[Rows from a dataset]
* * * * * * * * *
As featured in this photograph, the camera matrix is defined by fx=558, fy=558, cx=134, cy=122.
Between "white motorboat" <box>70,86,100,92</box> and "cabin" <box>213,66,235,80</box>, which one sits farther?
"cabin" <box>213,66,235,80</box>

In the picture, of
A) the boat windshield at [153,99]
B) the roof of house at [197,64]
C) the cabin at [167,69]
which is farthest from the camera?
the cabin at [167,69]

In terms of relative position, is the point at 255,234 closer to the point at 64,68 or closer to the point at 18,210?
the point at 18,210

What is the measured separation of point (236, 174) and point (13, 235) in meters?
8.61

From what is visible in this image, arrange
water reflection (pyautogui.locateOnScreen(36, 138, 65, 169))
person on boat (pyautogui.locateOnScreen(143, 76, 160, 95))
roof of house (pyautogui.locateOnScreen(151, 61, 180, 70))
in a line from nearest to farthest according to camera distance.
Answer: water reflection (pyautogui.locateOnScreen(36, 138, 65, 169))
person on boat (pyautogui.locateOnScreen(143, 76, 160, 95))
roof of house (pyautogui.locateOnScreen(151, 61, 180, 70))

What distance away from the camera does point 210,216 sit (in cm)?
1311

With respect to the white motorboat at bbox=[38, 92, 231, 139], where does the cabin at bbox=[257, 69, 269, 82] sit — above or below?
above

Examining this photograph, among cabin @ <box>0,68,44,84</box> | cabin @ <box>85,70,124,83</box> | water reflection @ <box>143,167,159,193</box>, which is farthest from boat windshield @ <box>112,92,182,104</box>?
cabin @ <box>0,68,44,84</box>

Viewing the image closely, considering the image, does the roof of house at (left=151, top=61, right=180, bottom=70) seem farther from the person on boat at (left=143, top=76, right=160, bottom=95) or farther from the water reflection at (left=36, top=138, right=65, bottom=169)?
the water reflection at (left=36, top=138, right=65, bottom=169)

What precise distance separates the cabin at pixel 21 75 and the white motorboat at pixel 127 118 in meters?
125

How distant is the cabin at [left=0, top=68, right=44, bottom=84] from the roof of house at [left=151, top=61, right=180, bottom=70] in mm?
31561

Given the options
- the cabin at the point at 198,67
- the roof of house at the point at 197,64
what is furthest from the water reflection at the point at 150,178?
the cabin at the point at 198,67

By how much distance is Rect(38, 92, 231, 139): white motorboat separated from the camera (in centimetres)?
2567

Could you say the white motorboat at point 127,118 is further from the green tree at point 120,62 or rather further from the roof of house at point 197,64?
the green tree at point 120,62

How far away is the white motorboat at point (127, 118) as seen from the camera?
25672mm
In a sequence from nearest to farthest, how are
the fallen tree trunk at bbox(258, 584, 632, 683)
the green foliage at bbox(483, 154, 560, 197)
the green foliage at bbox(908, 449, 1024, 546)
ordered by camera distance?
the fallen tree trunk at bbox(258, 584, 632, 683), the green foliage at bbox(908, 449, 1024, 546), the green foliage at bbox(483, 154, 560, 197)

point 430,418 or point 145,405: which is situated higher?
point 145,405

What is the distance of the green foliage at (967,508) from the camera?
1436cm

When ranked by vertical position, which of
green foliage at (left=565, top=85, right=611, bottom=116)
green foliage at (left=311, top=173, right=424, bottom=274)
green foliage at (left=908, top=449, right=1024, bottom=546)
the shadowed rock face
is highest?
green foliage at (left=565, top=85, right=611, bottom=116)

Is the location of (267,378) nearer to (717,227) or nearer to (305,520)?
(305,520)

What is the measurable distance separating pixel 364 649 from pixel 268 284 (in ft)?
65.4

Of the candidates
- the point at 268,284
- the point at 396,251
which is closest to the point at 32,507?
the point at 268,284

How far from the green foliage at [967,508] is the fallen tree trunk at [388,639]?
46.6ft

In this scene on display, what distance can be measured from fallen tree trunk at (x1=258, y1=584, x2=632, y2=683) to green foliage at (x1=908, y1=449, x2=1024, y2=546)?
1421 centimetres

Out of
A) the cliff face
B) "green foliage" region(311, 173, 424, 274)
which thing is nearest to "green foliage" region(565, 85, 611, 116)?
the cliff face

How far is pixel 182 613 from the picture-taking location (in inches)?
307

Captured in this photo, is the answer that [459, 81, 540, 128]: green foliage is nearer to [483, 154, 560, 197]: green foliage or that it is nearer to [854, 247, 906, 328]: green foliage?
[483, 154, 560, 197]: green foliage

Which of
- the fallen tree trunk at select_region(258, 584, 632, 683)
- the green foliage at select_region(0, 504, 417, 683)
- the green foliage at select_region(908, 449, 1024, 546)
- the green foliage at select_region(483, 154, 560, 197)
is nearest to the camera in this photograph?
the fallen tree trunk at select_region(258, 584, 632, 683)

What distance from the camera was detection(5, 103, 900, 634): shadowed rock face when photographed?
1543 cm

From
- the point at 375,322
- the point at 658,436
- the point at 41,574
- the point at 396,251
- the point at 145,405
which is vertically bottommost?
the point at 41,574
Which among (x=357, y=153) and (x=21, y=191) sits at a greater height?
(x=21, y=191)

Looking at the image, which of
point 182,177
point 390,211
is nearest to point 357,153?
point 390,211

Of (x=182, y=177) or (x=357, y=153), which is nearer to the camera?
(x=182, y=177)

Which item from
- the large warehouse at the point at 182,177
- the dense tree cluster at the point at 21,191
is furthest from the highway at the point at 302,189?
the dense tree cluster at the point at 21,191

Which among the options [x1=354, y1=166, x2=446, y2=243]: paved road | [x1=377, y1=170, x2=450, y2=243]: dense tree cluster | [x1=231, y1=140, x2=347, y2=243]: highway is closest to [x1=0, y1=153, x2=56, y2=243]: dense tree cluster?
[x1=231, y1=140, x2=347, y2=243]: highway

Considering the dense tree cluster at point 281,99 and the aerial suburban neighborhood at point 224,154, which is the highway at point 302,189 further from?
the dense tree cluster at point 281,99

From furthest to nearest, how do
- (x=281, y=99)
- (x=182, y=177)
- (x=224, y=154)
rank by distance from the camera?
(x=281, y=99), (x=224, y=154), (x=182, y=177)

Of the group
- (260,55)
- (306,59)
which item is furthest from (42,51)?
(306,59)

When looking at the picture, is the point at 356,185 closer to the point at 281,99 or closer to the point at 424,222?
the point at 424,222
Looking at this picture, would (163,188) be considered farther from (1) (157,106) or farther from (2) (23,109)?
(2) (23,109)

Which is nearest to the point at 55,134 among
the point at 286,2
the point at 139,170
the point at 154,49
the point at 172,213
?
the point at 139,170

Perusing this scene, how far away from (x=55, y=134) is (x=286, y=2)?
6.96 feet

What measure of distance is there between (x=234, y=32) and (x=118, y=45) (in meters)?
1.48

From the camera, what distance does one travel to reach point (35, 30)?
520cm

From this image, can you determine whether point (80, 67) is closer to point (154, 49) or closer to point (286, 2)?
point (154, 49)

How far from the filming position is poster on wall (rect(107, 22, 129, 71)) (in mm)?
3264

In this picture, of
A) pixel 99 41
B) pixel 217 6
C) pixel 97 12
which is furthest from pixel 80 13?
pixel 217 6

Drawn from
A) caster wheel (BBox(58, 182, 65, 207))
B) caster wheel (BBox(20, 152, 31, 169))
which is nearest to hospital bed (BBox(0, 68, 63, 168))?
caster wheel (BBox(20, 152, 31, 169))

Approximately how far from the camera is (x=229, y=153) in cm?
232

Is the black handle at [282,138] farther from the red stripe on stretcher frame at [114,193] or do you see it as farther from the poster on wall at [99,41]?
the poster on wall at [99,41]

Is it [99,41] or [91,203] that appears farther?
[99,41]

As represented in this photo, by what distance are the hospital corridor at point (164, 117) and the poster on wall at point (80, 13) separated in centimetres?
* * * * * * * * *
Write every record out again, unaltered.

As featured in this photograph, the camera matrix is defined by fx=558, fy=558, cx=134, cy=122.
Between "white motorboat" <box>70,86,100,92</box> and "cabin" <box>213,66,235,80</box>, which one sits farther?
"cabin" <box>213,66,235,80</box>

In the picture, of
A) the boat windshield at [153,99]
B) the roof of house at [197,64]
C) the cabin at [167,69]
which is farthest from the camera?
the cabin at [167,69]

In terms of relative position, is the point at 255,234 closer to the point at 64,68 or closer to the point at 18,210?
the point at 18,210

What is the measured separation of point (236, 174) and point (13, 235) in meters?
8.61

From what is visible in this image, arrange
water reflection (pyautogui.locateOnScreen(36, 138, 65, 169))
person on boat (pyautogui.locateOnScreen(143, 76, 160, 95))
roof of house (pyautogui.locateOnScreen(151, 61, 180, 70))
in a line from nearest to farthest according to camera distance.
Answer: water reflection (pyautogui.locateOnScreen(36, 138, 65, 169))
person on boat (pyautogui.locateOnScreen(143, 76, 160, 95))
roof of house (pyautogui.locateOnScreen(151, 61, 180, 70))

What distance away from the camera does point 210,216 sit (in cm)?
1311

With respect to the white motorboat at bbox=[38, 92, 231, 139], where does the cabin at bbox=[257, 69, 269, 82] sit — above or below?
above

Examining this photograph, among cabin @ <box>0,68,44,84</box> | cabin @ <box>85,70,124,83</box> | water reflection @ <box>143,167,159,193</box>, which is farthest from boat windshield @ <box>112,92,182,104</box>?
cabin @ <box>0,68,44,84</box>

Viewing the image closely, considering the image, does the roof of house at (left=151, top=61, right=180, bottom=70) seem farther from the person on boat at (left=143, top=76, right=160, bottom=95) or farther from the water reflection at (left=36, top=138, right=65, bottom=169)?
the water reflection at (left=36, top=138, right=65, bottom=169)

What precise distance separates the cabin at pixel 21 75 and the white motorboat at pixel 127 118 in meters?
125

How distant is the cabin at [left=0, top=68, right=44, bottom=84] from the roof of house at [left=151, top=61, right=180, bottom=70] in mm?
31561

Given the options
- the cabin at the point at 198,67
- the roof of house at the point at 197,64
what is furthest from the water reflection at the point at 150,178?
the cabin at the point at 198,67

By how much distance is Rect(38, 92, 231, 139): white motorboat separated from the camera (in centimetres)?
2567

Could you say the white motorboat at point 127,118 is further from the green tree at point 120,62 or rather further from the roof of house at point 197,64?
the green tree at point 120,62

How far away is the white motorboat at point (127, 118) as seen from the camera?
25672mm
In a sequence from nearest to farthest, how are
the fallen tree trunk at bbox(258, 584, 632, 683)
the green foliage at bbox(483, 154, 560, 197)
the green foliage at bbox(908, 449, 1024, 546)
ordered by camera distance?
the fallen tree trunk at bbox(258, 584, 632, 683), the green foliage at bbox(908, 449, 1024, 546), the green foliage at bbox(483, 154, 560, 197)

point 430,418 or point 145,405: which is situated higher?
point 145,405

What is the distance of the green foliage at (967,508) from the camera?
1436cm

When ranked by vertical position, which of
green foliage at (left=565, top=85, right=611, bottom=116)
green foliage at (left=311, top=173, right=424, bottom=274)
green foliage at (left=908, top=449, right=1024, bottom=546)
the shadowed rock face
is highest?
green foliage at (left=565, top=85, right=611, bottom=116)

Is the location of (267,378) nearer to (717,227) or nearer to (305,520)?
(305,520)

What is the measurable distance separating pixel 364 649 from pixel 268 284 (in ft)?
65.4

Of the candidates
- the point at 268,284
- the point at 396,251
which is closest to the point at 32,507?
the point at 268,284

How far from the green foliage at [967,508] is the fallen tree trunk at [388,639]?
46.6ft

In this scene on display, what distance can be measured from fallen tree trunk at (x1=258, y1=584, x2=632, y2=683) to green foliage at (x1=908, y1=449, x2=1024, y2=546)?
1421 centimetres

Out of
A) the cliff face
B) "green foliage" region(311, 173, 424, 274)
which thing is nearest to "green foliage" region(565, 85, 611, 116)?
the cliff face

How far is pixel 182 613 from the picture-taking location (in inches)?
307

Captured in this photo, is the answer that [459, 81, 540, 128]: green foliage is nearer to [483, 154, 560, 197]: green foliage or that it is nearer to [854, 247, 906, 328]: green foliage?
[483, 154, 560, 197]: green foliage

Which of
- the fallen tree trunk at select_region(258, 584, 632, 683)
- the green foliage at select_region(0, 504, 417, 683)
- the green foliage at select_region(908, 449, 1024, 546)
- the green foliage at select_region(483, 154, 560, 197)
is nearest to the camera in this photograph?
the fallen tree trunk at select_region(258, 584, 632, 683)

What distance from the camera was detection(5, 103, 900, 634): shadowed rock face when photographed?
1543 cm

From
- the point at 375,322
- the point at 658,436
- the point at 41,574
- the point at 396,251
- the point at 145,405
which is vertically bottommost?
the point at 41,574
Which among (x=357, y=153) and (x=21, y=191) sits at a greater height?
(x=21, y=191)

Looking at the image, which of
point 182,177
point 390,211
is nearest to point 357,153?
point 390,211

Of (x=182, y=177) or (x=357, y=153), which is nearer to the camera?
(x=182, y=177)

Which item from
- the large warehouse at the point at 182,177
- the dense tree cluster at the point at 21,191
is furthest from the highway at the point at 302,189?
the dense tree cluster at the point at 21,191

Which among the options [x1=354, y1=166, x2=446, y2=243]: paved road | [x1=377, y1=170, x2=450, y2=243]: dense tree cluster | [x1=231, y1=140, x2=347, y2=243]: highway is closest to [x1=0, y1=153, x2=56, y2=243]: dense tree cluster?
[x1=231, y1=140, x2=347, y2=243]: highway

Considering the dense tree cluster at point 281,99 and the aerial suburban neighborhood at point 224,154, which is the highway at point 302,189 further from?
the dense tree cluster at point 281,99

From furthest to nearest, how do
- (x=281, y=99)
- (x=182, y=177)
- (x=224, y=154)
rank by distance from the camera?
(x=281, y=99), (x=224, y=154), (x=182, y=177)

Of the group
- (260,55)
- (306,59)
which item is furthest from (42,51)?
(306,59)

When looking at the picture, is the point at 356,185 closer to the point at 281,99 or closer to the point at 424,222?
the point at 424,222
Looking at this picture, would (163,188) be considered farther from (1) (157,106) or farther from (2) (23,109)?
(2) (23,109)

Which is nearest to the point at 55,134 among
the point at 286,2
the point at 139,170
the point at 154,49
the point at 172,213
?
the point at 139,170

Perusing this scene, how far away from (x=55, y=134) is (x=286, y=2)?
6.96 feet

What measure of distance is there between (x=234, y=32) and (x=118, y=45) (in meters)?
1.48

From the camera, what distance does one travel to reach point (35, 30)?
520cm

From this image, can you determine whether point (80, 67) is closer to point (154, 49) or closer to point (286, 2)?
point (154, 49)

How far from the filming position is poster on wall (rect(107, 22, 129, 71)) (in mm)?
3264

In this picture, of
A) pixel 99 41
B) pixel 217 6
C) pixel 97 12
which is furthest from pixel 80 13?
pixel 217 6

Drawn from
A) caster wheel (BBox(58, 182, 65, 207))
B) caster wheel (BBox(20, 152, 31, 169))
which is nearest to hospital bed (BBox(0, 68, 63, 168))?
caster wheel (BBox(20, 152, 31, 169))

Approximately how far from the camera is (x=229, y=153) in cm?
232

Is the black handle at [282,138] farther from the red stripe on stretcher frame at [114,193] or do you see it as farther from the poster on wall at [99,41]?
the poster on wall at [99,41]

Is it [99,41] or [91,203] that appears farther?
[99,41]

As represented in this photo, by what distance are the hospital corridor at point (164, 117) and the poster on wall at point (80, 13) separated in centimetres?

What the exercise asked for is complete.